Põe-me como selo sobre o teu coração, como selo sobre o teu braço, porque o amor é forte como a morte, e duro como a sepultura o ciúme; as suas brasas são brasas de fogo, com veementes labaredas. As muitas águas não podem apagar este amor, nem os rios afogá-lo; ainda que alguém desse todos os bens de sua casa pelo amor, certamente o desprezariam (Ct 8: 6-7; Fiel).

quinta-feira, 25 de fevereiro de 2016

O valor do culto nos lares

            
Sempre tiramos um tempo para orarmos juntos, eu e minha esposa. Antes mesmo de casar nosso namoro foi marcado pela leitura, estudo e muitas devocionais que já fazíamos juntos. Quando vieram as meninas, tratamos de ensiná-las a buscar a Deus diariamente e conosco também.

            É fácil? Sim e não. A nossa natureza totalmente depravada não vai sentir prazer e se lançar sem resistir à adoração. É preciso lutar contra nós mesmos: preguiça, má vontade, outros afazeres, o corre-corre, enfim, não haverá falta de desculpas para não realizar o culto doméstico. Mas é preciso lutar. Os frutos virão e a força para enfrentar as futuras adversidades está sendo forjada nestas reuniões em família.

            Para que o culto dê certo é uma questão de oração, hábito e educação. É preciso definir metas para que tenhamos a percepção de que estamos avançando ou não. Depois de tantas e inúmeras tentativas, cada família vai aprimorando e se adaptando.

Qual o melhor horário para que todos se reúnam? Aqui em casa é após o lanche da noite. Qual o material de apoio para usar? Já utilizamos uma série de devocionais da APEC; livros do “Pão Diário para crianças”; ano passado, fizemos as nossas leituras no Breve Catecismo de Westminster; e, neste ano, estamos usando o Evangelho segundo João.

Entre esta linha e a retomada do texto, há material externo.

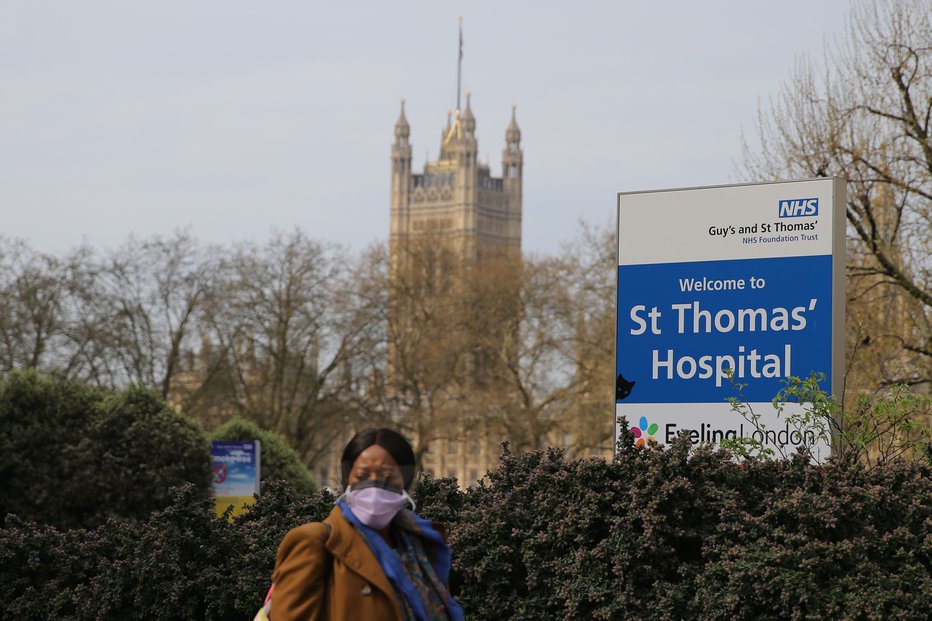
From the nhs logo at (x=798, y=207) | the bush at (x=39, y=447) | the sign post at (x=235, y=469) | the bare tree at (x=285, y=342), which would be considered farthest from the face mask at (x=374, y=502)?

Até chegarmos ao modelo de liturgia que temos hoje, erramos muito. Todavia, agora estamos fazendo assim: 1) oração introdutória feita cada vez por um de nós; 2) leitura bíblica seguida de perguntas de compreensão e dando espaço para que cada um diga o que mais gostou no texto lido; 3) leitura de uma cata de alguma família missionária e oração por eles; 4) 2 ou 3 cânticos finais; e 5) oração de encerramento.

A liturgia exposta acima é enriquecida com fotos, músicas, mapas e o que mais for necessário. Porém, o que é, na verdade, o mais importante? A família reunida ao redor da Bíblia. Faça o seu melhor horário. Esforce-se, lute por isso! Se o fazemos todos os dias? Não. Tem sido de 3 a 4 vezes por semana. Nos dias que há igreja ou que precisamos sair juntos não fazemos.

Além disso, incentivamos (leia-se “cobramos”) que nossas meninas façam suas devocionais individuais. Para tal, acordamos mais cedo e cada um pega seu livro de devocional e se tranca em algum lugar sozinho com Deus. Após isso, sempre compartilhamos um com o outro o que aprendemos naquele dia na devocional individual.


Escrevi este post só para mostrar que o “culto nos lares” é possível. Há desafios e há vitórias. O mais importante é que, dentro de casa, o homem assuma sua responsabilidade pastoral com sua família. É o homem quem deve chamar sua família para o Culto; é o homem quem deve abrir a Bíblia e pregá-la em casa: esta é a nossa responsabilidade dada por Deus. Que a sua casa, que a sua família seja uma linda igrejinha para a glória de Deus!